> **Required task A**: Give back the passage below about Etti von Wurmbrand-Stuppach word for word, with no changes.
----
Etti's mother said that Count Gizycki's main interest in life was "the pleasuring of women in a physical way... He was amoral and cynical, but he was a marvelous lover." Gizycki was famed in the early 1900s because of his stormy marriage to American newspaper heiress Cissy Patterson.

Etti von Wurmbrand-Stuppach spent her childhood in her family's castle of Napajedla and was raised in Vienna and in Moravia, with travels to other sites throughout Europe. From the age of 10 until she was 17, she was treated for tuberculosis at the Waltzaner Sanatorium in Davos, the setting for Thomas Mann's novel The Magic Mountain.
----
> **Required task B**: Copy out the lines of the listing below, starting with its very first line and going on through the line with "78V67L29 60L15 58L7", both included.

> **Working data**:
----
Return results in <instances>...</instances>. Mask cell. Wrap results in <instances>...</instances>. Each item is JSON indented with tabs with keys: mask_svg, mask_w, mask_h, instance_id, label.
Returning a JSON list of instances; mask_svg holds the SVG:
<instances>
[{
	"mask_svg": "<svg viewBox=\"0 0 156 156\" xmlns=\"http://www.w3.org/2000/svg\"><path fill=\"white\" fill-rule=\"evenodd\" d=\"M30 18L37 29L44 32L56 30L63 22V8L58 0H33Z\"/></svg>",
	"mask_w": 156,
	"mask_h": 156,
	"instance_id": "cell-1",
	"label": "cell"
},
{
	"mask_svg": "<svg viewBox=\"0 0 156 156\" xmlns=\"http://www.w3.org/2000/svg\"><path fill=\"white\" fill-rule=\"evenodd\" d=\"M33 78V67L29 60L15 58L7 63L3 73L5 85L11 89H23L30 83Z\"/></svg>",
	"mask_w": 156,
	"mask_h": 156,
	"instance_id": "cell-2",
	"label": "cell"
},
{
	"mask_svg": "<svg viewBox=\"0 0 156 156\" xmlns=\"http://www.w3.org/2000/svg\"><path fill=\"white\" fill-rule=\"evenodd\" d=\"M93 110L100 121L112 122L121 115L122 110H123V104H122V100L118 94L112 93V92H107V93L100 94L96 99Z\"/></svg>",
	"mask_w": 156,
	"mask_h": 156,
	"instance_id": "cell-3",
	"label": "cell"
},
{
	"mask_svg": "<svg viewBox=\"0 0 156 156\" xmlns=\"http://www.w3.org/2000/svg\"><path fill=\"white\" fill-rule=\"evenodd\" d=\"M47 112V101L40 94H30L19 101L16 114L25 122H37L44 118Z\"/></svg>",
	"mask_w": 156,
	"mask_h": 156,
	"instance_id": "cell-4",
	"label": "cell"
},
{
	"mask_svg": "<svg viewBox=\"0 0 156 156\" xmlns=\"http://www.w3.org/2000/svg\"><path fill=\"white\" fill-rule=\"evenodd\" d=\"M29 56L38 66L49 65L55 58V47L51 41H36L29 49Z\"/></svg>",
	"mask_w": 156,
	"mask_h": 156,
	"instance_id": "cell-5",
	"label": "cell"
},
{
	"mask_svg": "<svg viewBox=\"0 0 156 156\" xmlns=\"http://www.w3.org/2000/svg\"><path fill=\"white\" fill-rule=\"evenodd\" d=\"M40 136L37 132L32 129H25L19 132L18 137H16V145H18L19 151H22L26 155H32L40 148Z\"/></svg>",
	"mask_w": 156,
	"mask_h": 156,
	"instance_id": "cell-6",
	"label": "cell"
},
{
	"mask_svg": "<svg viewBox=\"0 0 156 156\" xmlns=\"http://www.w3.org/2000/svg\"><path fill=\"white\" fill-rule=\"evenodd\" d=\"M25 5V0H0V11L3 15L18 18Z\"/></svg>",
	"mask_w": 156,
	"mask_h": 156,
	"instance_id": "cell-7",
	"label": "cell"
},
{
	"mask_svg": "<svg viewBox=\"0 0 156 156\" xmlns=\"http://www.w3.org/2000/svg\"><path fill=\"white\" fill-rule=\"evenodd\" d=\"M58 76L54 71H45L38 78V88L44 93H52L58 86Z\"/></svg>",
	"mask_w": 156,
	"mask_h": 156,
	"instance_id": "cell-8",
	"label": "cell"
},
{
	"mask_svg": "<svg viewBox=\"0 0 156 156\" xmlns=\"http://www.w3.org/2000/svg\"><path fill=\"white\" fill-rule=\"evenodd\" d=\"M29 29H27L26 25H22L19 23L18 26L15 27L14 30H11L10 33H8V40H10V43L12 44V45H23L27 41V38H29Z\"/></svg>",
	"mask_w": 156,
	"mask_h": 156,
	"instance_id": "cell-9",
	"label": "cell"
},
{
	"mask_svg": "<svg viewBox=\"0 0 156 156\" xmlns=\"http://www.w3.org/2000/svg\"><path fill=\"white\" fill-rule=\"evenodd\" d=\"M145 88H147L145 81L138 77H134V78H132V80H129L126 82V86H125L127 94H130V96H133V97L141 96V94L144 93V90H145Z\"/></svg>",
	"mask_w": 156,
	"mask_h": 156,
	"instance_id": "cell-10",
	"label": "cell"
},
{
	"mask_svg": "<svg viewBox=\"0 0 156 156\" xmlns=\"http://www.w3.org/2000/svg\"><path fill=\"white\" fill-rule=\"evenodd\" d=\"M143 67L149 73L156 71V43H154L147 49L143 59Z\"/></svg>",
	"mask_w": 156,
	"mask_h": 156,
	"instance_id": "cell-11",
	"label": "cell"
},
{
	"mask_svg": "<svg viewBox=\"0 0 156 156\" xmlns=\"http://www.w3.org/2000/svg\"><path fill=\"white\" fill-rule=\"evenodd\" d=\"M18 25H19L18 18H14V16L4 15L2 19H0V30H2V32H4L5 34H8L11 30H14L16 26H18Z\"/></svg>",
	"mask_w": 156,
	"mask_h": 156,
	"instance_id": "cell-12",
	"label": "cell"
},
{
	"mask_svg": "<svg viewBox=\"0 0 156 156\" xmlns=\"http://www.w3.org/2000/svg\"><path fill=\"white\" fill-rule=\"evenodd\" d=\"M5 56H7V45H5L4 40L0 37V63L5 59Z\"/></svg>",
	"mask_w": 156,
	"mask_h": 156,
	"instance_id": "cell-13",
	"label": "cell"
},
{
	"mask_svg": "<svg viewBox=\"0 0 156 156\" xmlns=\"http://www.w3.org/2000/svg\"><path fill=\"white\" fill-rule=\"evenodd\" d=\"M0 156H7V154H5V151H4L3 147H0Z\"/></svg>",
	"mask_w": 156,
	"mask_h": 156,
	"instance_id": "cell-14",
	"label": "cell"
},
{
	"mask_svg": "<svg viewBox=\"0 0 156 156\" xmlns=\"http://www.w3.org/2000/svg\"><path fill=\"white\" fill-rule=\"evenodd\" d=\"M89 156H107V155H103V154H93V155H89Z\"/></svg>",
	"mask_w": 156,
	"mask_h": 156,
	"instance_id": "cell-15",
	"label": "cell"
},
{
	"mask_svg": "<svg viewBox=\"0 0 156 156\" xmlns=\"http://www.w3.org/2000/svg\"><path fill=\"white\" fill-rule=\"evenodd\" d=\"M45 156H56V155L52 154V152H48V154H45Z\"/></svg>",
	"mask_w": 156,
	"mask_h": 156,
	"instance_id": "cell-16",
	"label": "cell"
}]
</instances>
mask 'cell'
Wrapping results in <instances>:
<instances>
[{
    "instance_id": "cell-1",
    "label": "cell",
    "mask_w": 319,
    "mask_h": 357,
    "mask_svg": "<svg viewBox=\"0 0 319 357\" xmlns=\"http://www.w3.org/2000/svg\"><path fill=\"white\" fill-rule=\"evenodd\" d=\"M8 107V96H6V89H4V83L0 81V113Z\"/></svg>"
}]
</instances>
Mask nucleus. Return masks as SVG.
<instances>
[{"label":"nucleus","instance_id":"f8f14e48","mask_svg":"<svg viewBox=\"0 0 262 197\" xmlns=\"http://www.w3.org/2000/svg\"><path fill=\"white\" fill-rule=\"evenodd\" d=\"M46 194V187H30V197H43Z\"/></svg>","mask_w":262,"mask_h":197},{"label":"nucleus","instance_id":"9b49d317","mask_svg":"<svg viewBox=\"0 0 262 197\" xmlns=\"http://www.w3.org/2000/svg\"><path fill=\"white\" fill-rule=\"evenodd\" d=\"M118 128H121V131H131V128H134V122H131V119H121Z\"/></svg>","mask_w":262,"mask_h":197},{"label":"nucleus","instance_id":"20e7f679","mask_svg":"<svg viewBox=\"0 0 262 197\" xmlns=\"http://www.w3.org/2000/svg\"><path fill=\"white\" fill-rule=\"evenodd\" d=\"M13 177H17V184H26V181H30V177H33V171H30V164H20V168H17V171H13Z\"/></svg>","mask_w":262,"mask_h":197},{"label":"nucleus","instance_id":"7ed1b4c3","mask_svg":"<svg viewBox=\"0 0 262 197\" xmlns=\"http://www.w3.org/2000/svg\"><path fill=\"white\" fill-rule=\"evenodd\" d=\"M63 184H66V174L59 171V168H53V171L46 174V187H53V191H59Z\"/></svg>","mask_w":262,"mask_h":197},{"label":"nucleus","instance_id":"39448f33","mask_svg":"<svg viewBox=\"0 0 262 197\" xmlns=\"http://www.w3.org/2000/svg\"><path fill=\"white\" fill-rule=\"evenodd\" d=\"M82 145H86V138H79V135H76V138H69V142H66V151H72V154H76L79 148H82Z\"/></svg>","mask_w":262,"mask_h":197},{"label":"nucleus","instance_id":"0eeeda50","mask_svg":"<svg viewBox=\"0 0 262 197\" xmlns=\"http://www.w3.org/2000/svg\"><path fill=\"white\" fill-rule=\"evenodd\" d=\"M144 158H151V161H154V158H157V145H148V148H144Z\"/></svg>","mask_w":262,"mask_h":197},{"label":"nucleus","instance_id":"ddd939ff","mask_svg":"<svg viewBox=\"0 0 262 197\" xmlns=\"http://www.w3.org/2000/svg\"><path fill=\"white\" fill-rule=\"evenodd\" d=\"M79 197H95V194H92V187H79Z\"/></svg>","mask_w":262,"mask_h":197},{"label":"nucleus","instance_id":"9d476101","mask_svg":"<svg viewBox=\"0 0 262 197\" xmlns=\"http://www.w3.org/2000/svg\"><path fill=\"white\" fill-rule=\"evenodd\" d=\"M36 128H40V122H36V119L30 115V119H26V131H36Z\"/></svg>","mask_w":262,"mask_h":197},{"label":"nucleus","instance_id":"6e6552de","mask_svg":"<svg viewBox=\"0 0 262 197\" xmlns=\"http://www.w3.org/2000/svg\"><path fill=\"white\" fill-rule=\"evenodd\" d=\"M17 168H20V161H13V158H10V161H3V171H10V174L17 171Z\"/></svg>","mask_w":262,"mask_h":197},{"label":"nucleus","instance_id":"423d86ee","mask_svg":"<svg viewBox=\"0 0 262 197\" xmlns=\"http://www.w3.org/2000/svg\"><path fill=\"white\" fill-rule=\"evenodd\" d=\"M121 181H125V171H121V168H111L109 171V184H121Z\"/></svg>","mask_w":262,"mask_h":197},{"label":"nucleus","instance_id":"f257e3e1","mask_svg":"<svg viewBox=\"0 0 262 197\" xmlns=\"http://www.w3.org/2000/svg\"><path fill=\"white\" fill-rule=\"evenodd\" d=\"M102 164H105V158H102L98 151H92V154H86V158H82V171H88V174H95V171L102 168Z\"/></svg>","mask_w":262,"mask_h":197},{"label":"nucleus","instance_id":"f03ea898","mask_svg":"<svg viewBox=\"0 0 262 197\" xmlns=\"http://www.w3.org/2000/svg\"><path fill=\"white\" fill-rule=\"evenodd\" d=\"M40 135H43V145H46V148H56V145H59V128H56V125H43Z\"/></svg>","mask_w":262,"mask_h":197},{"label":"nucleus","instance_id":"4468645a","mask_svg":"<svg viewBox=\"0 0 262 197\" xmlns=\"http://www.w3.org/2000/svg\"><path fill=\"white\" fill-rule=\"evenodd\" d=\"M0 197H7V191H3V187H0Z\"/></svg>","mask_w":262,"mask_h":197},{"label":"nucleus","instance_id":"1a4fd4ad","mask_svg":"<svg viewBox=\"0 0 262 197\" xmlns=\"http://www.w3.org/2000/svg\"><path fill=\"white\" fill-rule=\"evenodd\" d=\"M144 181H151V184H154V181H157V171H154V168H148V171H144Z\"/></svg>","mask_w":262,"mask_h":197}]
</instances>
----
> **Output A**:
Etti's mother said that Count Gizycki's main interest in life was "the pleasuring of women in a physical way... He was amoral and cynical, but he was a marvelous lover." Gizycki was famed in the early 1900s because of his stormy marriage to American newspaper heiress Cissy Patterson.

Etti von Wurmbrand-Stuppach spent her childhood in her family's castle of Napajedla and was raised in Vienna and in Moravia, with travels to other sites throughout Europe. From the age of 10 until she was 17, she was treated for tuberculosis at the Waltzaner Sanatorium in Davos, the setting for Thomas Mann's novel The Magic Mountain.

> **Output B**:
Return results in <instances>...</instances>. Mask cell. Wrap results in <instances>...</instances>. Each item is JSON indented with tabs with keys: mask_svg, mask_w, mask_h, instance_id, label.
Returning a JSON list of instances; mask_svg holds the SVG:
<instances>
[{
	"mask_svg": "<svg viewBox=\"0 0 156 156\" xmlns=\"http://www.w3.org/2000/svg\"><path fill=\"white\" fill-rule=\"evenodd\" d=\"M30 18L37 29L44 32L56 30L63 22V8L58 0H33Z\"/></svg>",
	"mask_w": 156,
	"mask_h": 156,
	"instance_id": "cell-1",
	"label": "cell"
},
{
	"mask_svg": "<svg viewBox=\"0 0 156 156\" xmlns=\"http://www.w3.org/2000/svg\"><path fill=\"white\" fill-rule=\"evenodd\" d=\"M33 78V67L29 60L15 58L7 63L3 73L5 85L11 89H23L30 83Z\"/></svg>",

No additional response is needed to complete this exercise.